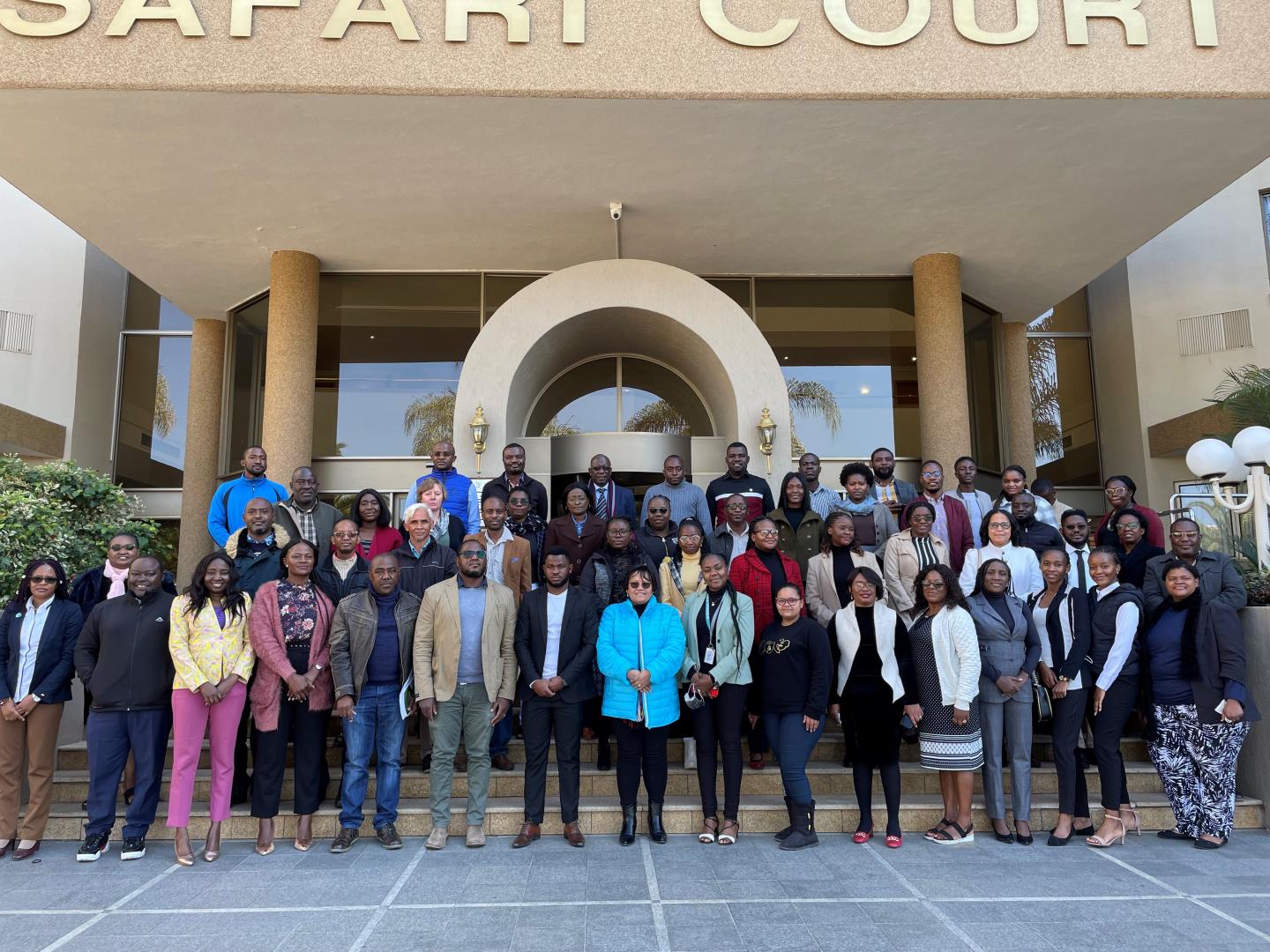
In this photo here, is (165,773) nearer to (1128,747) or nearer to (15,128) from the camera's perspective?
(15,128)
══════════
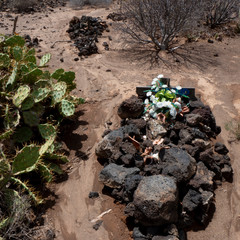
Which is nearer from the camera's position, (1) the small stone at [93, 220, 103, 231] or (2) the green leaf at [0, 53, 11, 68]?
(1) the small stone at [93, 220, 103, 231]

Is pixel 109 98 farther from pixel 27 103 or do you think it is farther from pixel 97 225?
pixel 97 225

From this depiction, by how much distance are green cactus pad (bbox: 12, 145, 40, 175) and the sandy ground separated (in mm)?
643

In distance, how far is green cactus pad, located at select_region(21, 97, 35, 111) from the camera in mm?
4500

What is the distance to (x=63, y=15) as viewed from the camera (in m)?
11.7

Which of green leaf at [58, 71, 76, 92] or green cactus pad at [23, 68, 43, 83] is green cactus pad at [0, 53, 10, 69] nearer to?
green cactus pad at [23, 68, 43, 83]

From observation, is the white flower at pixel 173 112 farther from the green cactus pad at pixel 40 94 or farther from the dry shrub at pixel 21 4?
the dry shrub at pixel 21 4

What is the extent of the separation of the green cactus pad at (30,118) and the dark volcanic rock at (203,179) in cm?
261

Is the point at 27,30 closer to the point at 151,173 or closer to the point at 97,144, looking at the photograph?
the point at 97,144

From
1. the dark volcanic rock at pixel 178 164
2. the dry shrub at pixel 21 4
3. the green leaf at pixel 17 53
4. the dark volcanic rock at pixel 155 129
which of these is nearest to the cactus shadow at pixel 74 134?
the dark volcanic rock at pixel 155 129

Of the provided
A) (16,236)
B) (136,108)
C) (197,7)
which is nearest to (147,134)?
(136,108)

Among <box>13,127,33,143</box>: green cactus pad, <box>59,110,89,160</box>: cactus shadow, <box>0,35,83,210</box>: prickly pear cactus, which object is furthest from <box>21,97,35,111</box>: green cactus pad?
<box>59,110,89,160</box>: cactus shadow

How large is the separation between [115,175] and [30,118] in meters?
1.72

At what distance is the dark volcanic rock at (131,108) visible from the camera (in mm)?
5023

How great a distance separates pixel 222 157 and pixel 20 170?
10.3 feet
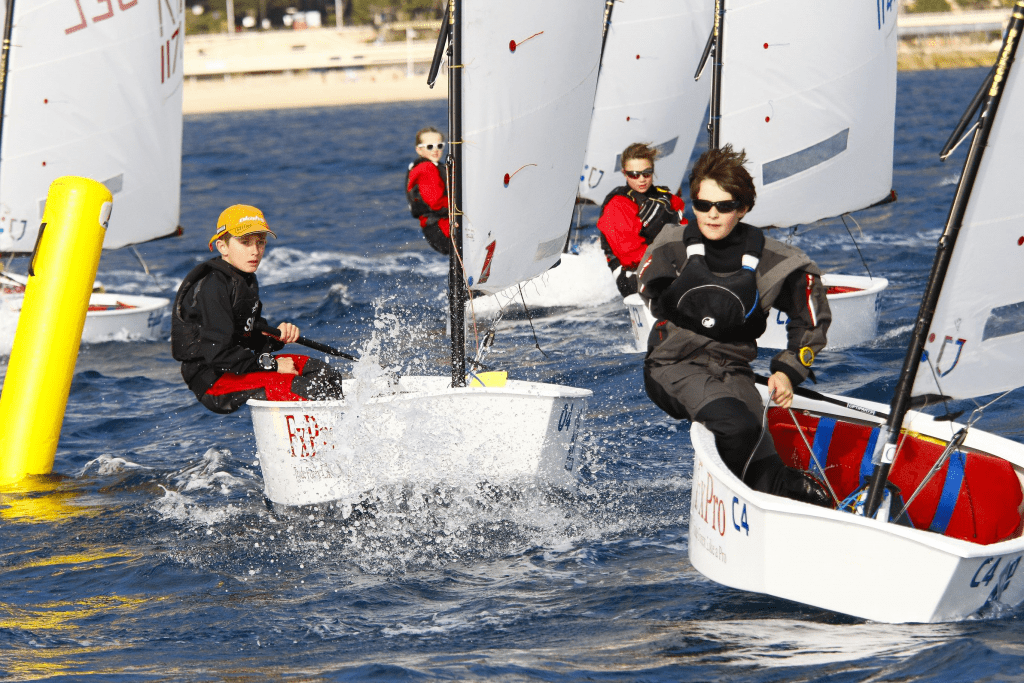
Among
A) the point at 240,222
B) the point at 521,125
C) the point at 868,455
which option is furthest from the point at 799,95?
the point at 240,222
══════════
Requirement:
How many lines in the listing above contain the word "nearest"? Reply with the number alone.

Final result:
2